* EXERCISE INPUT
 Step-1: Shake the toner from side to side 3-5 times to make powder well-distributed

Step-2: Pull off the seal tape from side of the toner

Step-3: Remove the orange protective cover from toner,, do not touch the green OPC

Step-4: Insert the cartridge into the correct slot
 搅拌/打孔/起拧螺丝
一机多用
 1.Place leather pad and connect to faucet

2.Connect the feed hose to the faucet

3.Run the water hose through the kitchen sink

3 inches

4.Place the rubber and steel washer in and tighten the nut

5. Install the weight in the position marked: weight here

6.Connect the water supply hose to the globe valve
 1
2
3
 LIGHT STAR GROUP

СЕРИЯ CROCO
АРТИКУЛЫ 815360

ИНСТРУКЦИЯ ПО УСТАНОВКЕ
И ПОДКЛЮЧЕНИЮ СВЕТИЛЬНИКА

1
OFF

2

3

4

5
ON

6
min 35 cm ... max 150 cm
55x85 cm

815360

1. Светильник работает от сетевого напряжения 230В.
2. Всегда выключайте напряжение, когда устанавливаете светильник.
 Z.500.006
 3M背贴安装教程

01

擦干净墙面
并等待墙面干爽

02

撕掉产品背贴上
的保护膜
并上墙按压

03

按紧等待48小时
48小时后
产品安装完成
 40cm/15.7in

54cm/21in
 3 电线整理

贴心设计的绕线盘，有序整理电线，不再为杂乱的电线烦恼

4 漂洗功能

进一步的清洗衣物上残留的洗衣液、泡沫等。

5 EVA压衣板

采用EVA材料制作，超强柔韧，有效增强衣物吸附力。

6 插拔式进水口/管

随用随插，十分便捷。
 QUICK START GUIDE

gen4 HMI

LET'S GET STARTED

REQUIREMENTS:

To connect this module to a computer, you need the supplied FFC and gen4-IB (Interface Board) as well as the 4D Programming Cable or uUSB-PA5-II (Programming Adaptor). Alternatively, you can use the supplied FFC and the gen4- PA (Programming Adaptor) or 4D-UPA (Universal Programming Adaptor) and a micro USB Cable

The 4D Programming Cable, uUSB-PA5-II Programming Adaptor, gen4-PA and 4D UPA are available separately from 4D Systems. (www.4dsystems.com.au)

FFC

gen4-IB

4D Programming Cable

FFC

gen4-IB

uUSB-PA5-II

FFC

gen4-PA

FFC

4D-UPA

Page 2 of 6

* EXERCISE BRIEF
Pull out each line of the listing that holds the string "hose".

* RESULT OF THIS EXERCISE
2.Connect the feed hose to the faucet
3.Run the water hose through the kitchen sink
6.Connect the water supply hose to the globe valve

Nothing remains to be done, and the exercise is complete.